製品開発戦略とは、現在の市場のシェア拡大

製品の市場における成長戦略を説明するためのモデルとして、経営学者アンゾフの成長戦略マトリクスが度々引き合いに出されます。

アンゾフは成長戦略マトリクスの4つ目の要素として、新商品を新規市場へ投入する挑戦的な戦略を挙げています。時には全社規模での新たな市場への挑戦も必要でしょう。

製品と市場という2軸による成長戦略モデルに加え、現在のビジネスシステムを見直すことにより、新たなビジネスモデルを創出する可能性が広がります。

アンゾフの成長マトリクス


『経営戦略論の父』と称されるロシア出身の経営学者イゴール・アンゾフ(1918-2002)は、企業の成長戦略モデルを『製品』と『市場』という2次元のマトリクスで分析しています。

アンゾフの成長マトリクス

(1)既存市場への浸透(Market Penetration)
既存の市場戦略から大きく外れることなく、既存製品の売上増を目指す戦略です。既存顧客への売上を増やすと同時に、新たな顧客の取り込みも行います。

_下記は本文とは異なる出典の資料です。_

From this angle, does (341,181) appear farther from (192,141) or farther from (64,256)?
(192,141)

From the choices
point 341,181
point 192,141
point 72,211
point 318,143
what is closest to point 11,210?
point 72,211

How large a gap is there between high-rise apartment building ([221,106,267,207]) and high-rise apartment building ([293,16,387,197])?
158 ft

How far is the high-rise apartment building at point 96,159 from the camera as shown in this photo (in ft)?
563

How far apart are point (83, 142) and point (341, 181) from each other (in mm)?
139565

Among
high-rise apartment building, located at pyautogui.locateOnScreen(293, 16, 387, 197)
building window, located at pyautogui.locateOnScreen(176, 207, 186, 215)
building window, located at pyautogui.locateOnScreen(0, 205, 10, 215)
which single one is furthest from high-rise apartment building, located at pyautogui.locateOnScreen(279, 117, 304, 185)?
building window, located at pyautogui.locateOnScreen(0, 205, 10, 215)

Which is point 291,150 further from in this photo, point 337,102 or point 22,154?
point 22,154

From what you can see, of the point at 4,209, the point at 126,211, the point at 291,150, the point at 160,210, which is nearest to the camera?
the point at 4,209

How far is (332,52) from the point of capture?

(2)新市場の開拓(Market Development)
既存製品を改良することで、新たな市場を開拓します。例えば、既存の旅客機を貨物機に改造することで、新たに貨物輸送の市場に参入することができます。

(3)新製品開発(Product Development)
自社製品を展開している既存市場に対し、次の新製品を開発して売り込む戦略です。ここで言う新製品には、既存製品の改良型商品やラインナップの拡張も含まれます。

(4)多角化(Diversification)
新製品を開発し、新たな市場に投入する挑戦的な戦略です。多角化を、「新しく開発した製品を持って全く未知の市場へ飛び込むリスキーな戦略」と捉える説もありますが、アンゾフは既存路線の延長線上にある、あるいは自社の技術や既存ビジネスから派生した製品や市場へ向けた成長戦略もこの多角化戦略に含めています。

既存路線の踏襲か新市場への挑戦か


既存市場のシェア拡大を目的とした製品開発戦略の方向性を定めるにあたり、ここでもやはり自社の強みと「ポテンシャル(シーズ)」を明確に理解しておく必要があります。

既存の市場が拡大を続け、その中で自社製品が十分な競争力を維持しているのであれば、既存路線を踏襲することで成長し続けられるでしょう。

一方、新製品の開発や新市場の開拓にはそれなりの投資とリスクが伴いますが、市場のニーズをよく理解し、既存市場において自社ブランドの一定の地位を確立しているような場合には、大きな成長が見込まれます。

さらに多角化戦略には最も大きなリスクが伴いますが、自社の強みと市場や顧客のニーズを十分に理解していれば、既存顧客にアピールする新商品を開発するか、既存市場の中で自社が関わるサプライチェーンの範囲を川上と川下方向へ広げるか、あるいは全く新しい市場に全社挙げて取り組むか、という多角化の戦略方針が見えてくるでしょう。

また、成長だけでなくリスクマネジメントの観点から多角化戦略を取るケースもあります。


新たなビジネスモデルの創出


製品と市場を軸にしたアンゾフの2次元マトリクスを拡張し、新たなビジネスモデルの創出という3次元の考え方も出ています。

アンゾフは、現状を踏襲するか新しい製品や市場で勝負するかという戦略の方向性を製品と市場の2面からのみ捉えていますが、前述のサプライチェーンの拡張や、自社の技術・ノウハウやマーケティングを含む自社のビジネスシステムを見直し追加・改善することで、新たなビジネスモデルをつくり出し、さらに市場シェアを拡大する可能性が広がるでしょう。